When i started to make use of Scala with Apache Spark, the first thing I thought about the language was “WTF is this?”. I just want to give you an very simple example:
val map = list.map(item => (item.getId(), item)) .filter(_._1 % 2 == 0) .sortBy(_._1).reverse .toMap
For a C/C++/Java programmer this piece of code is confusing and seems horrible, but after digging into it, you will never renounce all the syntactic sugar and the functional style. Many people think that functional programming makes your code ugly and is useless at all. Maybe this is true for some languages, but I am happy Java 8 adopted the scala-like Stream API.
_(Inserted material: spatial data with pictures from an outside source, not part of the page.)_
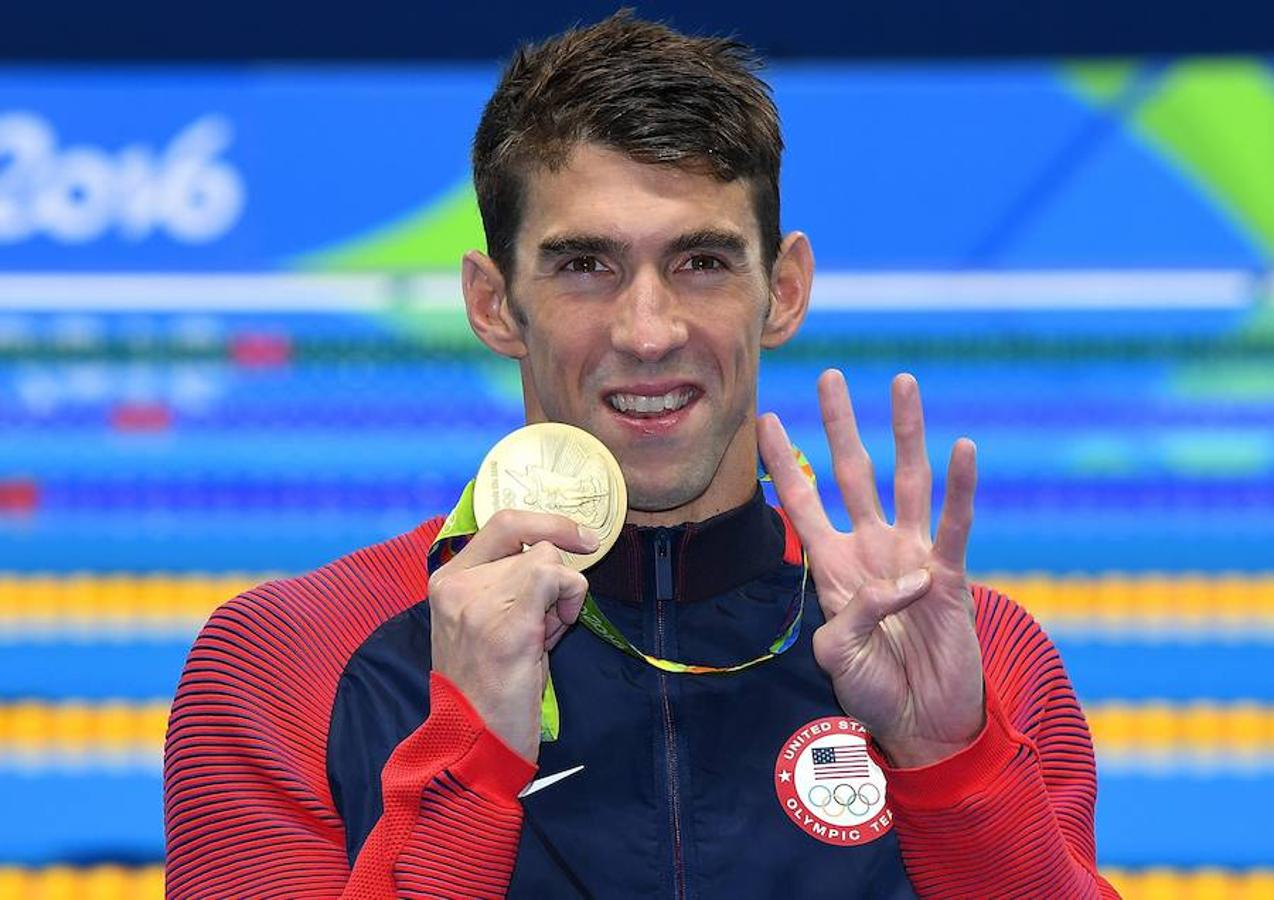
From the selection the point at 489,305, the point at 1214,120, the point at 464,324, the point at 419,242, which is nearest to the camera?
the point at 489,305

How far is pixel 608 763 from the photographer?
2.04m

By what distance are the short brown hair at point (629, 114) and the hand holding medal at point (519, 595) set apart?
0.34m

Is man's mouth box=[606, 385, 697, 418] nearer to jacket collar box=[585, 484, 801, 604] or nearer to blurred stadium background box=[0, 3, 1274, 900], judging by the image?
jacket collar box=[585, 484, 801, 604]

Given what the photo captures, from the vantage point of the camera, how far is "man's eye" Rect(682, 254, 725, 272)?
207cm

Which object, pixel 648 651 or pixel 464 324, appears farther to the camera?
pixel 464 324

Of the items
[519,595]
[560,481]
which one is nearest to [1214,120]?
[560,481]

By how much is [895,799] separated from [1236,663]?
17.6 ft

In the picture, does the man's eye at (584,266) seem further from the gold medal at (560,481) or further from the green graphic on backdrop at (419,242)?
the green graphic on backdrop at (419,242)

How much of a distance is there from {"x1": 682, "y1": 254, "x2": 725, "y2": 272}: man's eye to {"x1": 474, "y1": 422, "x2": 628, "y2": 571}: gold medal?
23 centimetres

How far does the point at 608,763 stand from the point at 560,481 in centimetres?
33

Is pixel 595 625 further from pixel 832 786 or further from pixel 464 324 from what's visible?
pixel 464 324

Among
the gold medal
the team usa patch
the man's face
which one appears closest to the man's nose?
the man's face

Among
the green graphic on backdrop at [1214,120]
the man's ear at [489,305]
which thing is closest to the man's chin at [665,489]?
the man's ear at [489,305]

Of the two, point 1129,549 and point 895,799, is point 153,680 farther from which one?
point 895,799
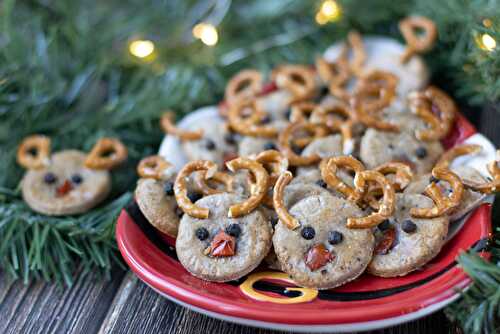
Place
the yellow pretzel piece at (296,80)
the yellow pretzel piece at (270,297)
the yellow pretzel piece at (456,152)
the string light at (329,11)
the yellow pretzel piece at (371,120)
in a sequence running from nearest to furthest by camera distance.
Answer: the yellow pretzel piece at (270,297) → the yellow pretzel piece at (456,152) → the yellow pretzel piece at (371,120) → the yellow pretzel piece at (296,80) → the string light at (329,11)

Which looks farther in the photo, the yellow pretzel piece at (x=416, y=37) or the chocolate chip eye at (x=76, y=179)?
the yellow pretzel piece at (x=416, y=37)

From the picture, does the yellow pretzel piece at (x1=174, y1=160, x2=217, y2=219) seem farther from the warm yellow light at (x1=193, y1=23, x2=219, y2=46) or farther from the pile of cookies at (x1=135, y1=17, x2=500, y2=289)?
the warm yellow light at (x1=193, y1=23, x2=219, y2=46)

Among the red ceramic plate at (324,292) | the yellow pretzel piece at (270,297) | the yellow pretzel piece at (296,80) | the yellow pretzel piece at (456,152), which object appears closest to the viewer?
the red ceramic plate at (324,292)

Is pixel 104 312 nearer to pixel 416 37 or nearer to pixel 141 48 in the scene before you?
pixel 141 48

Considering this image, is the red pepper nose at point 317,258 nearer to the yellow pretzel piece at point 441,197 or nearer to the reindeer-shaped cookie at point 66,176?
the yellow pretzel piece at point 441,197

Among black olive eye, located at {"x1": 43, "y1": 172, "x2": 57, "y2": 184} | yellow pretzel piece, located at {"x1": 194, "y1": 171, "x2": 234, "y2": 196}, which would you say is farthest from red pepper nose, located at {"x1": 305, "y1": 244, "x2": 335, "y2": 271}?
black olive eye, located at {"x1": 43, "y1": 172, "x2": 57, "y2": 184}

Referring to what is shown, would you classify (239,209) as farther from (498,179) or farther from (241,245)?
(498,179)

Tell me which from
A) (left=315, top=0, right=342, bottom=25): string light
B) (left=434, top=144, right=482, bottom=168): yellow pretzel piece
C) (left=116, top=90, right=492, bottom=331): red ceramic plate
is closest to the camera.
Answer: (left=116, top=90, right=492, bottom=331): red ceramic plate

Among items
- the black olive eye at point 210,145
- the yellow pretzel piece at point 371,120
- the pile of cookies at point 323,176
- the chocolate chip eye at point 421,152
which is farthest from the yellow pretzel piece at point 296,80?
the chocolate chip eye at point 421,152
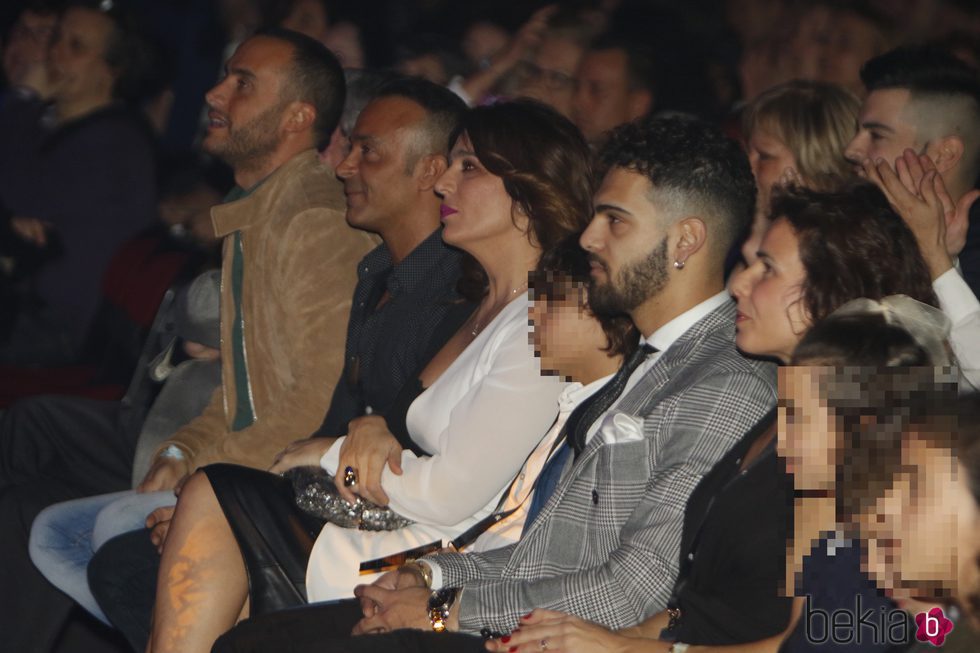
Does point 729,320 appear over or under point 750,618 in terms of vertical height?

Anyway, at the same time I also had to learn Python for machine learning with Pandas and scikit-learn and now I have to use it with tensorflow. Python is a very scientific driven language and easy to use, everything is about copy pasting code from new published papers and libraries, which are state of the art and released with the papers. There are some very cool things about Python. You can almost hack everything together in minutes, there is a library for everything and there are very powerful tools for visualization and learning things (Jupyter Notebook is great).
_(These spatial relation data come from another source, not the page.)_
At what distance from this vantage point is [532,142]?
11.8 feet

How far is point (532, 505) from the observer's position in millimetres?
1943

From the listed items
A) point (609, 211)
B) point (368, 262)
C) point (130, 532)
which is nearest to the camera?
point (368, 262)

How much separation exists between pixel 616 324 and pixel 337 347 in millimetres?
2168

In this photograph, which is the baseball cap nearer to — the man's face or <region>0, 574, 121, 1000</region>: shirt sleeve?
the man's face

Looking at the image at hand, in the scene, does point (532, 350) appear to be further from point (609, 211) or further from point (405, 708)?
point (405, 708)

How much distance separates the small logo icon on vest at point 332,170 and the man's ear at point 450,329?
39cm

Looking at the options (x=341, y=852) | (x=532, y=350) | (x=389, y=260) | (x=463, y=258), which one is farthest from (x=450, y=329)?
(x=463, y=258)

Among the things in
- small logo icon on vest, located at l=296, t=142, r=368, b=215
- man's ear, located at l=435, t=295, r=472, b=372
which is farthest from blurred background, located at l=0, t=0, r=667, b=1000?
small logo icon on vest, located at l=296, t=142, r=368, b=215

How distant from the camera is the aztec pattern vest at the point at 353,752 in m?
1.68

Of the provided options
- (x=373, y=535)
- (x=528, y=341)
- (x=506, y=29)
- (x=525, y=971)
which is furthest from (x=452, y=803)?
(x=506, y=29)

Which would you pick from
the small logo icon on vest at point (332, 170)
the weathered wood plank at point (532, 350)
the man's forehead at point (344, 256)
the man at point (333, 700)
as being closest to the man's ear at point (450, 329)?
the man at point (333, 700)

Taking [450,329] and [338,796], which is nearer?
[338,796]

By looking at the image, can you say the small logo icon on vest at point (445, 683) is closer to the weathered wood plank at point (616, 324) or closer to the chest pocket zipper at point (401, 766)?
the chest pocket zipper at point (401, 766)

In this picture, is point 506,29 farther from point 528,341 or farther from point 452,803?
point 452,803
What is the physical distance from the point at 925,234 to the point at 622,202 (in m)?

Python is a quick-and-dirty language
But to be honest, Python is a hacky language. There are so much Python projects, which suffer from bad code quality and bad design. The most oft the time python code is used for proof of concepts, just to show if ideas work, mostly in scientific context. Documentation? Forget it. For itself, this is no point against python but there are some reasons, why this happens more likely in python projects, than in C++ or Java projects.
- missing interfaces, usage of global variables.
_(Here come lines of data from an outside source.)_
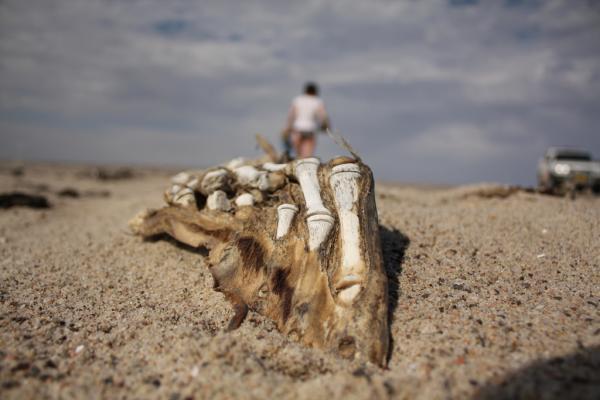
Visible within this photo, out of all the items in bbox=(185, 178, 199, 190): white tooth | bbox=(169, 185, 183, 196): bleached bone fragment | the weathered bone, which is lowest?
bbox=(169, 185, 183, 196): bleached bone fragment

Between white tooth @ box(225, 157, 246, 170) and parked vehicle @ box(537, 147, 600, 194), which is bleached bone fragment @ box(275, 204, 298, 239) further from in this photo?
parked vehicle @ box(537, 147, 600, 194)

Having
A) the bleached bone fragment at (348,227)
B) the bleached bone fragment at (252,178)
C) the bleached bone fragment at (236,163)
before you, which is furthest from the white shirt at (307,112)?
the bleached bone fragment at (348,227)

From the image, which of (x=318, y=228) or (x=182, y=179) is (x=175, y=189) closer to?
(x=182, y=179)

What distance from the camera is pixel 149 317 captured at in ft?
9.06

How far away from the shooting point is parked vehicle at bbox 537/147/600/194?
33.9 ft

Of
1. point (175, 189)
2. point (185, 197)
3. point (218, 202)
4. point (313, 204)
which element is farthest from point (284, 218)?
point (175, 189)

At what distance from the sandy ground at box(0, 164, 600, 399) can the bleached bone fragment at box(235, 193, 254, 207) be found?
714mm

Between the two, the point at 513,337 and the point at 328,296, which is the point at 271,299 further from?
the point at 513,337

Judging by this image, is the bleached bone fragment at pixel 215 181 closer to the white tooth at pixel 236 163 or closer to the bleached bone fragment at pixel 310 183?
the white tooth at pixel 236 163

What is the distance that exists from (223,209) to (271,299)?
4.35 ft

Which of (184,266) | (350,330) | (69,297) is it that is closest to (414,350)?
(350,330)

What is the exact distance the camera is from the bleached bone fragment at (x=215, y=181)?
3873mm

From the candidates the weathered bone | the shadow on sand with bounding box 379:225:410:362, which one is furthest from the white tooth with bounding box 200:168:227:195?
the shadow on sand with bounding box 379:225:410:362

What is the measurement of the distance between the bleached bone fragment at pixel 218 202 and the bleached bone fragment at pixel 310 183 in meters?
0.84
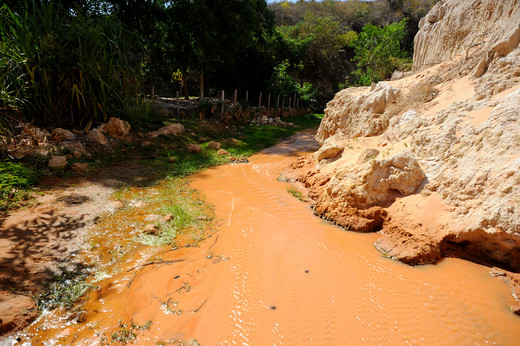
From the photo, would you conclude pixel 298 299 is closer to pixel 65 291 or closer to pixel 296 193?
pixel 65 291

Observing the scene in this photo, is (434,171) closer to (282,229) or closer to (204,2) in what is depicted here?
(282,229)

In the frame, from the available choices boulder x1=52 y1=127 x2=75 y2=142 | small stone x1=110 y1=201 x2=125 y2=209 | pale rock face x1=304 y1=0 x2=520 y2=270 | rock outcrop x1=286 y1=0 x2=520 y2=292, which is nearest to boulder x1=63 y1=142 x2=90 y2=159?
boulder x1=52 y1=127 x2=75 y2=142

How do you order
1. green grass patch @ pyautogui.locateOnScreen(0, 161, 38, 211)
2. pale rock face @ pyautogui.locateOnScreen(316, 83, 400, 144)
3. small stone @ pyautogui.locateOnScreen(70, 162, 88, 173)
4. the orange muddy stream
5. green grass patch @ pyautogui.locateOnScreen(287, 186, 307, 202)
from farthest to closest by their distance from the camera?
Answer: pale rock face @ pyautogui.locateOnScreen(316, 83, 400, 144) < small stone @ pyautogui.locateOnScreen(70, 162, 88, 173) < green grass patch @ pyautogui.locateOnScreen(287, 186, 307, 202) < green grass patch @ pyautogui.locateOnScreen(0, 161, 38, 211) < the orange muddy stream

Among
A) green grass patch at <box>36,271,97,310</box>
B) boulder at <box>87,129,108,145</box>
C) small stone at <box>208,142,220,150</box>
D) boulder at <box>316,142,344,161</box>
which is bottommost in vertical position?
green grass patch at <box>36,271,97,310</box>

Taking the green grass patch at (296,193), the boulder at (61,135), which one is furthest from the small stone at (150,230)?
the boulder at (61,135)

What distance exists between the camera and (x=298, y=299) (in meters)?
2.64

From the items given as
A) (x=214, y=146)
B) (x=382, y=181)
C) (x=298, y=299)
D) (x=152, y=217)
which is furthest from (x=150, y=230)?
(x=214, y=146)

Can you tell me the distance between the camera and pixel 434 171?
12.3ft

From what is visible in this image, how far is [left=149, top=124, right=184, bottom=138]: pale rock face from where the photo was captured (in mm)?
8965

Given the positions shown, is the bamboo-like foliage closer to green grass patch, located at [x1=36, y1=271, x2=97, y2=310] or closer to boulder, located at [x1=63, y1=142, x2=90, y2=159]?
boulder, located at [x1=63, y1=142, x2=90, y2=159]

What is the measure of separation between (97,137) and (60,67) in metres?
1.83

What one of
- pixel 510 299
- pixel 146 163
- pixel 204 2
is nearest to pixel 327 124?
pixel 146 163

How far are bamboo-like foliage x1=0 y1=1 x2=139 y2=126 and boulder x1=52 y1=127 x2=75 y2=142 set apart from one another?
559 millimetres

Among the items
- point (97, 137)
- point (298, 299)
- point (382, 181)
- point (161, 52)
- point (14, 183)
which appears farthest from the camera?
point (161, 52)
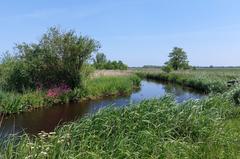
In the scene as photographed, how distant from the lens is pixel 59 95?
2441cm

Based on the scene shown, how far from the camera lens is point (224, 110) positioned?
1202cm

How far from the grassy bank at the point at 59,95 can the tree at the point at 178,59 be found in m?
43.4

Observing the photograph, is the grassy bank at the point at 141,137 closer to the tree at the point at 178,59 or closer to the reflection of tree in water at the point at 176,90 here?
the reflection of tree in water at the point at 176,90

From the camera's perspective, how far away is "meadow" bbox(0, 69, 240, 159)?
6.35 metres

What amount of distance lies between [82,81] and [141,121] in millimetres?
19422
- No standard code documentation.
- variable declaration and usage.
- missing constants.
- tuples, dicts, lists, list-like, NDarray, array trial and error accessing.
- Missing auto completion in IDEs lead to useless names for variables and methods (a, b, c).
- spaghetti is popular, no one needs OOP or even structure.
- lambda, which is much worse than it should be.
- concurrency and parallelism in python is a horrible.
- Python is really slow, even with numpy oder Cython and all the ideas to make a interpreted, dynamic typed language faster.
- Thousands of packages, no standards and the pip package hell. Just type “pip install”, what a joke.
- python3 vs. python2.
So, what happens is, if you want to use Python code, which is not implemented in to big core libraries like numpy, matplotlib, scikit-learn… you need to re-implement everything yourself most likely into a compiled and static typed language, if you want to use it for production applications.
Scala the better Python
It´s not that switching the language makes you a better programmer, but some languages tempt users to write bad code, python is one of these. In my opinion this is a situation, which could be improved with Scala. Scala has everything Python has, but it is fast (JVM), is static typed and compiled, while it can take advantage of REPL. Dynamic typed languages are misleading, because they feign something, which is not true.
Moreover, Scala can be used with Java and opens the door to every java library. You can simply switch between those two languages. If there is a ecosystem, which is often well designed, extensible and documented its the java ecosystem. Another advantage is the concurrency model and the powerful DSL support. When talking about Data Science or BigData, there are several frameworks, built up on Scala (Spark, Kafka).
Sure, the JVM has its pitfalls, sometimes also sucks and yes it would be required to put some more effort into learning the hole ecosystem, but in the end it would be worth it.